Days 18-21: Lockdown Getting Ready For Hatching
By the 18th day, the chicks have developed and are getting ready to hatch out. There are a few important things you can do to help give them the best chance.
On day 18 stop turning the eggs. At this point in development, the chicks are positioning themselves inside the eggs for hatching.
If your incubator has air plugs now is the time you can open those to let more air into the incubator. The chicks will need more fresh oxygen as they are hatching.
Keep maintaining the same temperature but raise the humidity to 70 percent.
Day 21: Baby Chicks Start To Hatch
Normally chicks start to hatch on the 21st day of incubation. But if the eggs were kept a bit to cool before you started to incubate it can take a bit longer.
So don’t give up if they haven’t started hatching on day 21. It’s also possible for them to start hatching a day or 2 early if the incubator was a bit warmer then normal.
When chicks first start to hatch you will see a small opening in the middle of the egg. This is called pipping out.
Slowly the chick will work its way around the egg working to make a crack line around the middle before finally pushing the eggshell open.
This process can often take 24 hours but I’ve seen chicks complete the hatching process in as little as 5 hours too.

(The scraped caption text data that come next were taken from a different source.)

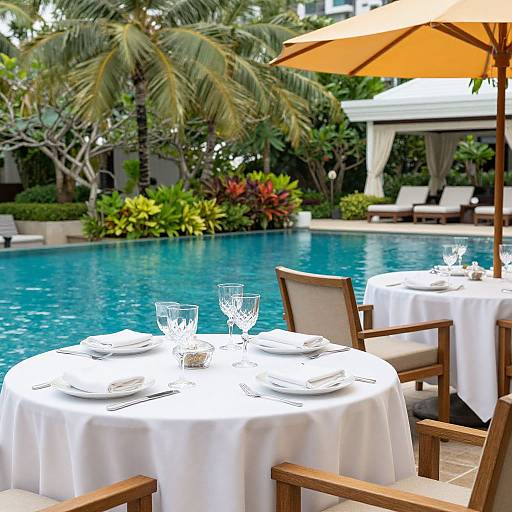 Photograph of a tropical outdoor poolside dining area with white-clothed round tables, crystal glasses, wooden chairs, orange umbrella, and lush green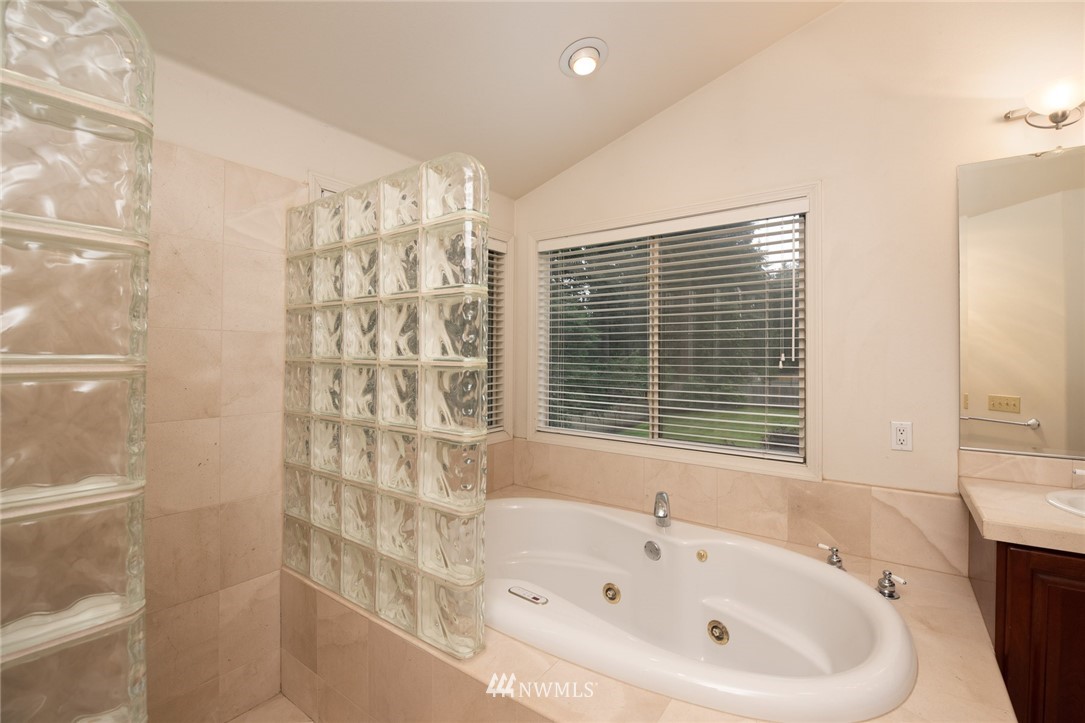 16045 Southeast 149th Street Renton, WA 98059 - Photo 28 of 39 a bathroom with a bathtub and shower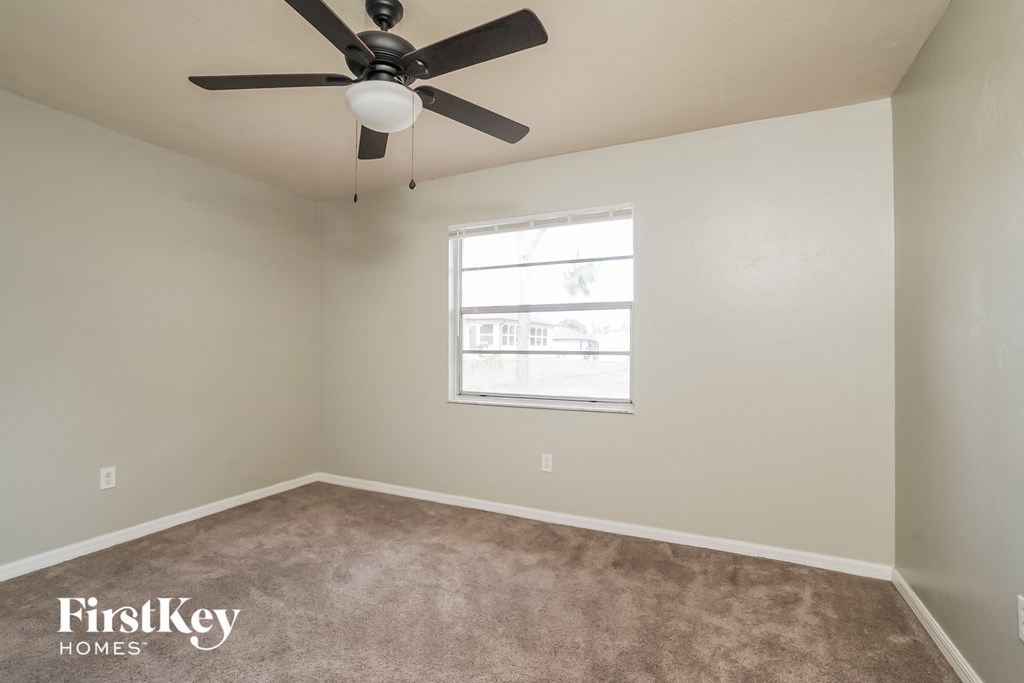 a carpeted room with a ceiling fan and a window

It’s important not to help chicks during that hatching process as much as possible. During this time the chicks are slowly absorbing the egg yolk and blood vessels may not have dried up yet.

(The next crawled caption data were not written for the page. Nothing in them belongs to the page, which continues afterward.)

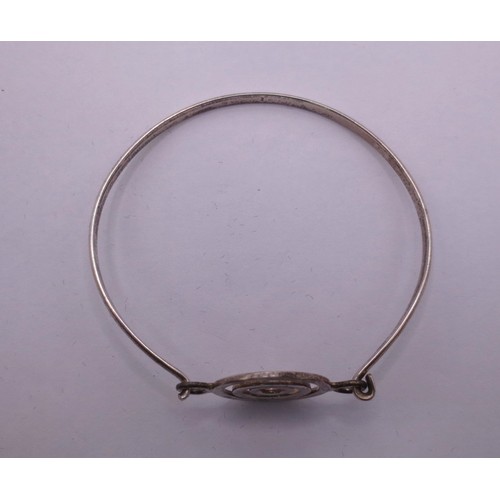 74 - A silver bangle with a looped clasp, marks for  London, 2006, indistinct maker's stamp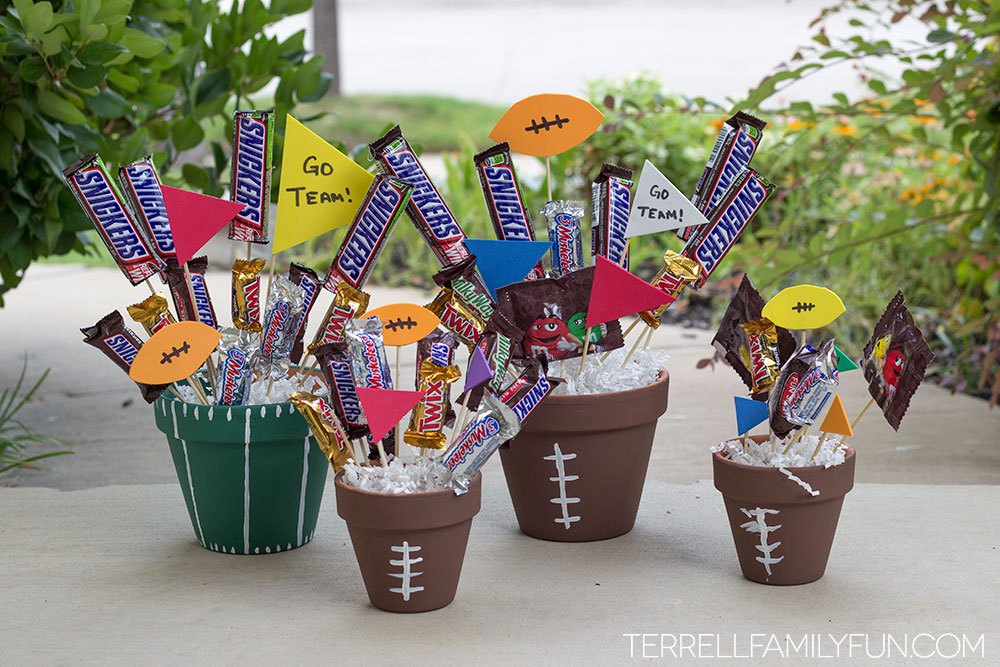 Attaching sticks to chocolate bars  Candy bouquet, Homemade birthday  gifts, Candy bar bouquet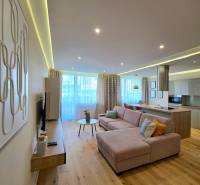 REZERVOVANÉ - 3i, OV, 71m2 + loggia, Lomonosovova, dizajnový, zariaden - Obývačka v 3-izbovom byte s pohovkou, podlahou s dreveným dekorom a moderným osvetlením.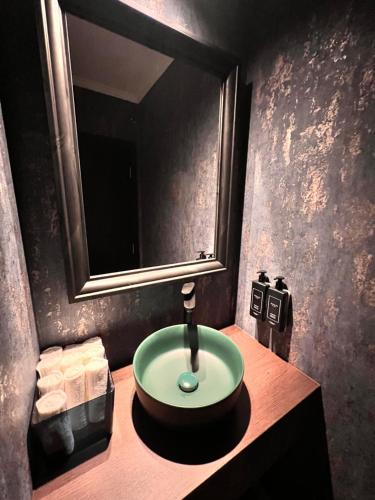 a bathroom with a sink and a mirror and towels at Hotel Cocó in Timişoara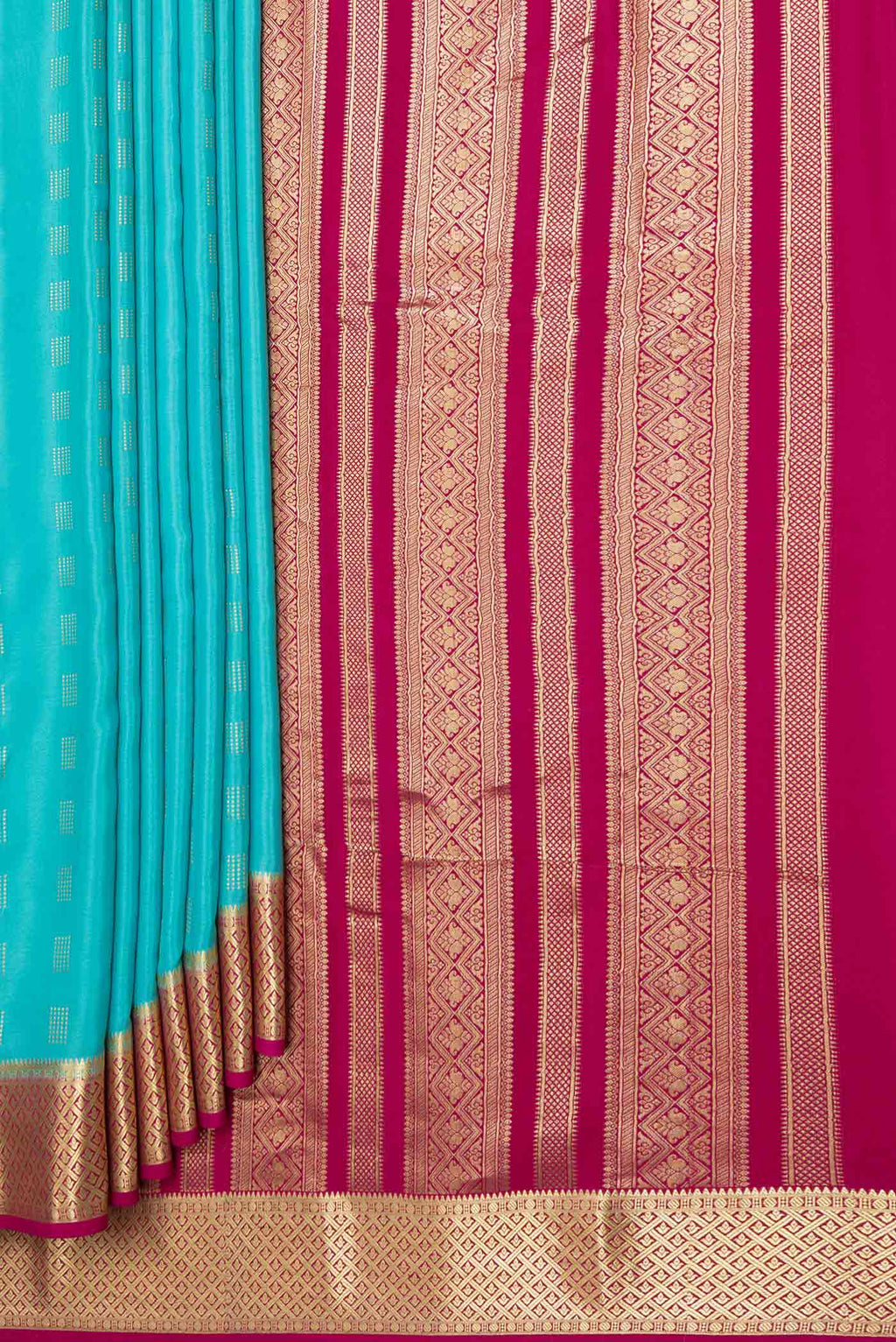 Pleats and pallu of Sky Blue Dual Tone Mysore Crepe Saree with Zari Butta on the body and Zari Border
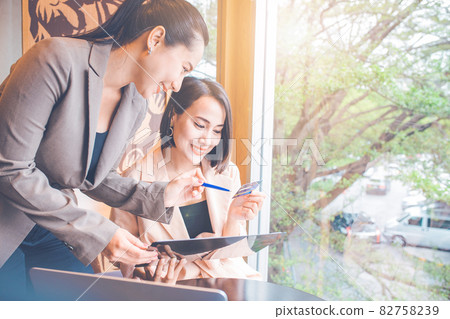 Female employee explaining credit card usage to customers. Female employee explaining credit card usage to customers. 82758239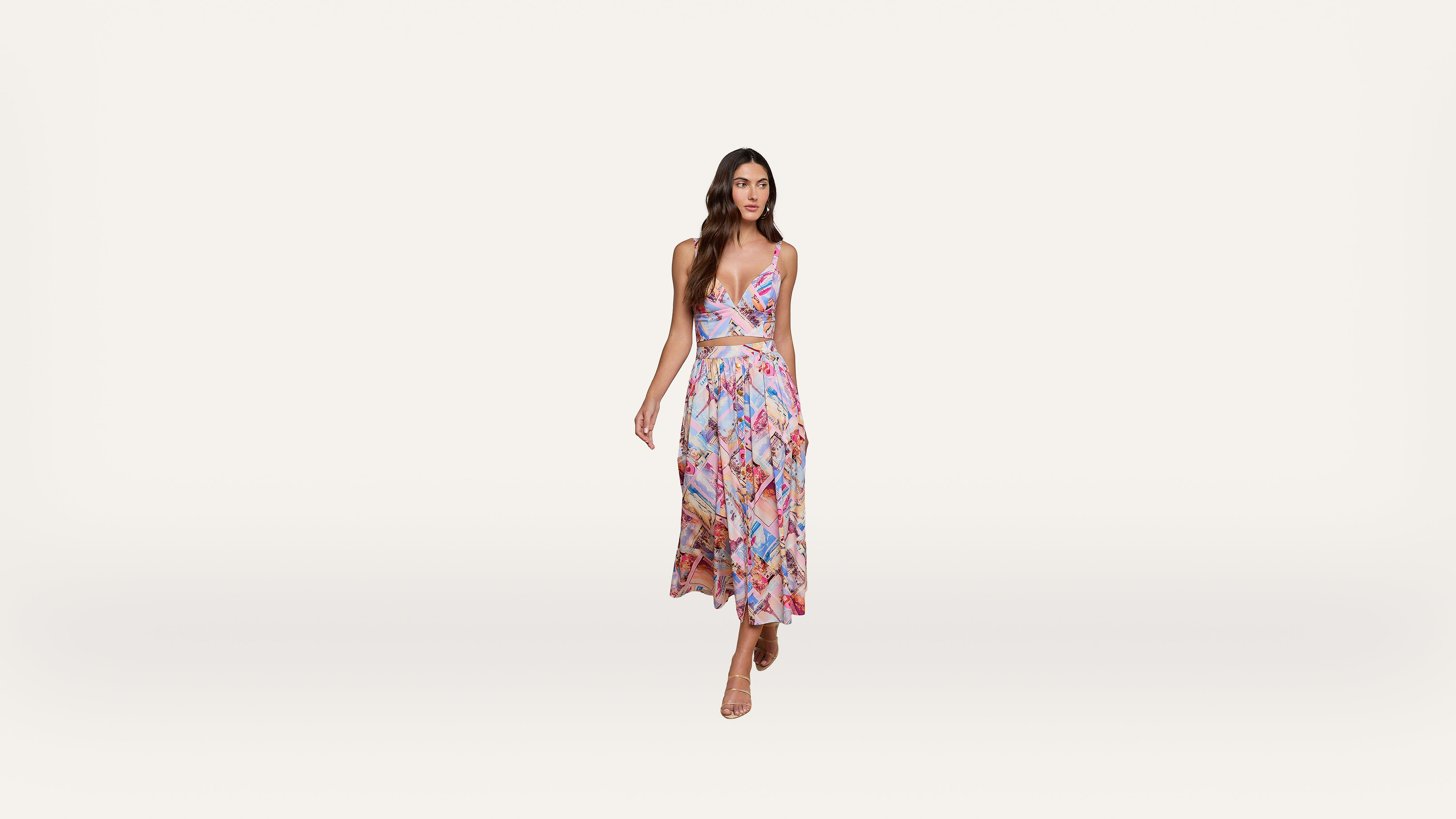 A woman in a colorful, patterned, sleeveless dress with a cutout at the waist stands against a plain white background, wearing nude heels.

Pulling the eggshell off to soon can cause bleeding that can kill the chick.
Leave the chicks in the incubator until they have dried off.

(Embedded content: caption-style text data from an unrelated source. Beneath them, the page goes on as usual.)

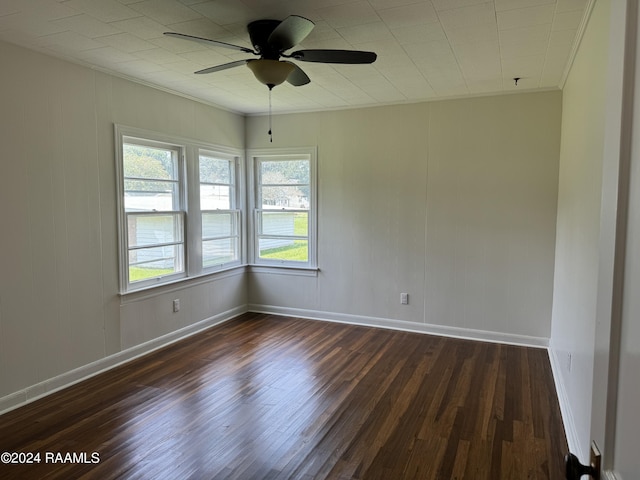 unfurnished room featuring dark wood-style floors, ceiling fan, crown molding, and baseboards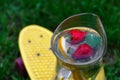 Defocus glass jug of lemonade with strawberry, slice lemon and leaves of mint on yellow penny board, skateboard. Blurred Royalty Free Stock Photo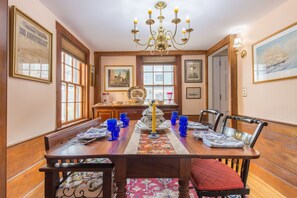 A dining room with a long wooden table set for six, surrounded by chairs with red cushions. A chandelier hangs from the ceiling, and the walls are adorned with framed pictures. - Brackett Cottage: Near Salem! Heart of Historic Marblehead; Walk to Shops & Dining (Marblehead)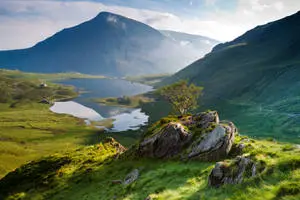 a green grassy hillside with a lake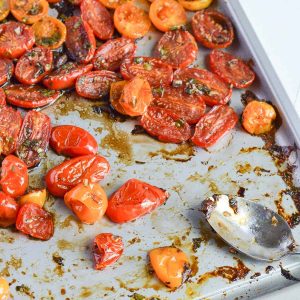 oven-roasted cherry tomatoes with balsamic vinegar in sheet pan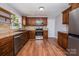 Modern kitchen featuring stainless steel appliances, tile backsplash, and dark wood cabinets at 3029 Wendover Nw Rd, Concord, NC 28027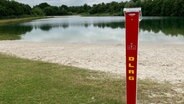 Eine Notrufsäule der DLRG steht an einem Badestrand. © NDR Foto: Frank Jakobs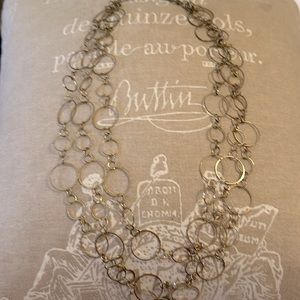 Trio strand of gold toned circle chain necklace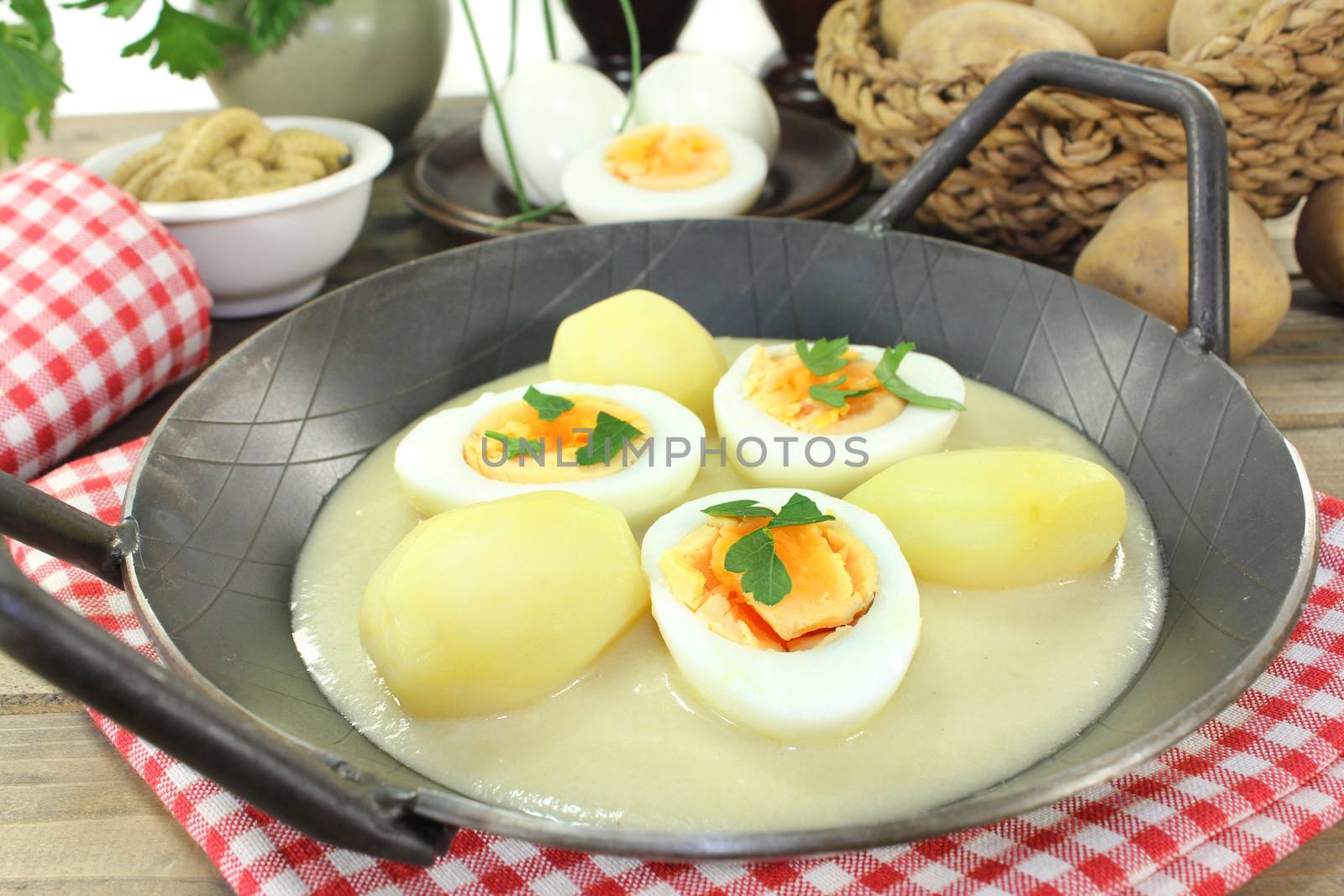 a pan with mustard eggs and potatoes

I know you may feel rushed to get them out of there but they are still wet and the safest place for them to be right now is in that nice warm incubator.
Chicks can stay in the incubator for up to 2 days without worry.
This is a good thing because the more you open the incubator to remove chicks the higher the chance of harming chicks that are still in the process of hatching.
Opening the incubator can cause a change in temperature and humidity that can make the membranes around the hatching chicks dry out. This makes it much harder for them to finish hatching.
So be patient and let the hatch finish undeserved as much as possible. Once the chicks have all hatched and dried off you can move them to the brooder.
If you don’t have more eggs hatching, but the baby chicks are at least half dry you can move them into the brooder early. Many find that they dry off faster in the brooder than in the incubator because it’s less humid.
Prep Time 30 minutes
Active Time (turning eggs daily) 20 minutes
Additional Time (incubation time) 21 days
Total Time 21 days50 minutes
Fertilized Chicken Eggs
Select fertilized chicken eggs that are clean. They can be stored up to 7 days in a cool area that is 55-60F (12.7-15.5C) until you have enough for hatching.
Wash the incubator down well with a 10% bleach solution. Follow up with a second washing of hot soapy water and rinse well.
7 days before you plan to start the eggs turn the incubator on, fill it with water and add the hydrometer and thermometer.
Adjust the temperature settings until it says between 99-102F (37.2038.3C). Also, adjust the amount of water to keep the humidity between 50-55% for the first 17 days.
Once the temperature is holding steady you can add the eggs to the incubator. Using a pencil mark one side with an X and the other with an O. Place all the eggs so the same mark faces up.
From day 2-18 turn the eggs 3 times a day, a 1/3rd turn works well.
On the 18th day stop turning the eggs. This is the lockdown stage were you don’t want to open the incubator until the eggs have hatched. The chicks have developed and are getting ready to hatch. Remove the air plugs from your incubator and raise the humidity to 70%.
On day 21 your eggs should start hatching. It starts with a small chip in the eggshell, this is called pipping out. It will work it’s way around the egg cracking it open until it can push out. This can take 5 to 24 hours.
Leave the chicks in the incubator until they have fully dried off then move them to the brooder. It’s best not to remove any until all the eggs have hatched.